Ad oggi sono circa 33mila i maiali abbattuti dalle autorità sanitarie in otto allevamenti intensivi raggiunti dal contagio, tutti in provincia di Pavia, ma il conto è destinato ad aumentare. Negli ultimi giorni il virus corre verso Brescia.  Secondo gli esperti, inoltre, esiste un rischio molto elevato di nuovi focolai anche in altre regioni nei prossimi mesi. Lungimiranza del tutto ovvia. Per dirla con una metafora animale i buoi sono ormai scappati, bisogna salvare il salvabile.
I giornali nazionali scrivono, in maniera curiosa, come il virus della Peste suina africana responsabile abbia fatto la sua comparsa “in Italia”, tra le provincie di Genova e Alessandria, nel gennaio del 2022.  Nell’arco di 18 mesi l’areale di infezione si è esteso a Lombardia e Emilia Romagna, Lazio, Calabria, Campania e Basilicata. Nessuno quindi, in “Italia”, può dirsi al sicuro. Ma neppure in Sardegna, come dimostrano i tre casi rilevati a Dorgali, le analisi sui quali hanno rivelato come il virus sia arrivato dall’esterno. È necessario preoccuparsi, perché rischiano di andare in fumo 30 anni di battaglie e migliaia di capi abbattuti.
 

In Lombardia sono stati abbattuti migliaia di animali in otto allevamenti.
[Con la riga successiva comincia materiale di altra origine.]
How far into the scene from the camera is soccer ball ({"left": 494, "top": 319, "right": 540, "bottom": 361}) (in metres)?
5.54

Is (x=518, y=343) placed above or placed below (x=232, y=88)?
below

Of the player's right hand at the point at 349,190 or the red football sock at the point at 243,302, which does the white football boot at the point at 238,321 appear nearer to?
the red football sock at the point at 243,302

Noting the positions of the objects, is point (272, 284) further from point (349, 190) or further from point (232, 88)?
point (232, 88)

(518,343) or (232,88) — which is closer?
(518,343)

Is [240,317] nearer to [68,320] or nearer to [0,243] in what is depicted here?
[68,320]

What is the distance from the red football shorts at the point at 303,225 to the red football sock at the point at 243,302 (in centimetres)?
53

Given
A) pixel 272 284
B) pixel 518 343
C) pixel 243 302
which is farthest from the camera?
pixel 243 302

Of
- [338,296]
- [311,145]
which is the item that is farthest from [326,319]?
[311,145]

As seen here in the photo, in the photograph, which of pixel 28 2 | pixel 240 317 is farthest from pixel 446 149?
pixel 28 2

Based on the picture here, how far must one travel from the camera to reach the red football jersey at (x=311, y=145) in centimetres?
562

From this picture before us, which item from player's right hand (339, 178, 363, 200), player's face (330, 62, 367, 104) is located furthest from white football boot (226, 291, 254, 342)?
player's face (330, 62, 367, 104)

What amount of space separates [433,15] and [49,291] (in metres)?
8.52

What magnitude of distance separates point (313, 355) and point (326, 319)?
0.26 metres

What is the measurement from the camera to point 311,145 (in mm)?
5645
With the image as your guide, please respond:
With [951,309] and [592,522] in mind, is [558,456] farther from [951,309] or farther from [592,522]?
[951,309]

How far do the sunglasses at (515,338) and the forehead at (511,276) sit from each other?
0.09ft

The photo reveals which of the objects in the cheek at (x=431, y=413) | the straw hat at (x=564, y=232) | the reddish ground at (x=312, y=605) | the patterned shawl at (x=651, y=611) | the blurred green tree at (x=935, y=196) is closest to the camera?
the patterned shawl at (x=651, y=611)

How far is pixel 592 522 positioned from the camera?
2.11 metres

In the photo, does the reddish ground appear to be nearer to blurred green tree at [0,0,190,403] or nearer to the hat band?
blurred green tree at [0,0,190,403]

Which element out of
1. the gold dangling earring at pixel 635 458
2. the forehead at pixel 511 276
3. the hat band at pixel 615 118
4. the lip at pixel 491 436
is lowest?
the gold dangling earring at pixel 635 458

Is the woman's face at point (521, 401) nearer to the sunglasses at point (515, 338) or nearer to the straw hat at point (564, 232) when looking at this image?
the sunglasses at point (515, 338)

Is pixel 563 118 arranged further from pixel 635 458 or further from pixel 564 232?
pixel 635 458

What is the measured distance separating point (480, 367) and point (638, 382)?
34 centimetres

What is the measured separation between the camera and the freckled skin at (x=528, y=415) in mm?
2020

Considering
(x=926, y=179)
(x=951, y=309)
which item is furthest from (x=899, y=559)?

Ma la percezione degli eventi è diversa. 

Nei giorni scorsi l’associazione Essere Animali ha filmato con un drone alcuni gli abbattimenti di massa che le autorità veterinarie di Pavia stanno portando avanti in questi giorni, seguendo i regolamenti europei che impongono la soppressione e lo smaltimento di tutti gli animali e di qualsiasi materiale organico negli allevamenti raggiunti dal virus.

L’associazione, come riportano diversi quotidiani nazionali, ha diffuso scene cruente di centinaia di capi soppressi in “camere a gas” realizzate all’interno di appositi container e poi stoccati con delle ruspe per lo smaltimento. Secondo Essere Animali. «A pagare il prezzo più alto sono le decine di migliaia di maiali che saranno abbattuti in questi giorni, tra atroci sofferenze e in assenza di un adeguato stordimento». L’epidemia era largamente annunciata.


In provincia di Pavia il primo caso accertato di animale selvatico ucciso dal virus risale a giugno 2023, mentre il contagio nel primo allevamento è avvenuto a inizio agosto 2023, ma è stato segnalato solo nei giorni scorsi. A causa di questo ritardo tre persone sono finite sotto indagine da parte della Procura di Pavia.

La grande paura riguarda la diffusione negli allevamenti in pianura Padana, dove si concentra l’85 per cento dei suini allevati in Italia, che comporterebbe perdite economiche per decine o centinaia di milioni di euro.



All’inizio il piano di difesa dalla peste si basava sulla creazione di barriere e recinzioni per evitare lo spostamento degli animali selvatici, partendo dal principio che prima o poi la peste passa dai cinghiali ai maiali. Un piano mai attuato. Anzi proprio la caccia in braccata avrebbe favorito la presenza del virus incentivando lo spostamento degli animali, ma anche per la massiccia presenza di uomini e mezzi nei territori contaminati.

Anche in Lombardia hanno quindi scoperto che il virus infatti può sopravvivere per mesi sul terreno, e quindi contaminare facilmente la suola di una scarpa.
 

La peste non è mai una buona notizia, neppure quando colpisce all’estero.

In Europa la Svezia è l’ultima ad aggiungersi a una lista di oltre 2 focolai in 14 Paesi, tra cui Bosnia, Croazia, Serbia, Romania, Germania, Polonia, Moldavia, Bulgaria, Kosovo, Lituania, Slovacchia, Ucraina. Ad oggi gli unici che sono riusciti a combattere il virus sul proprio territorio, oltre i sardi, sono il Belgio, che realizzando 350 chilometri di barriere artificiali è riuscito a eradicare l’infezione, e la Germania, che con ingenti investimenti e 3500 chilometri di barriere ha circoscritto l’epidemia ai territori orientali, lungo il confine con la Polonia. La Polonia aveva invece basato la propria strategia sulla caccia al cinghiale, come in Italia, con risultati del tutto fallimentari.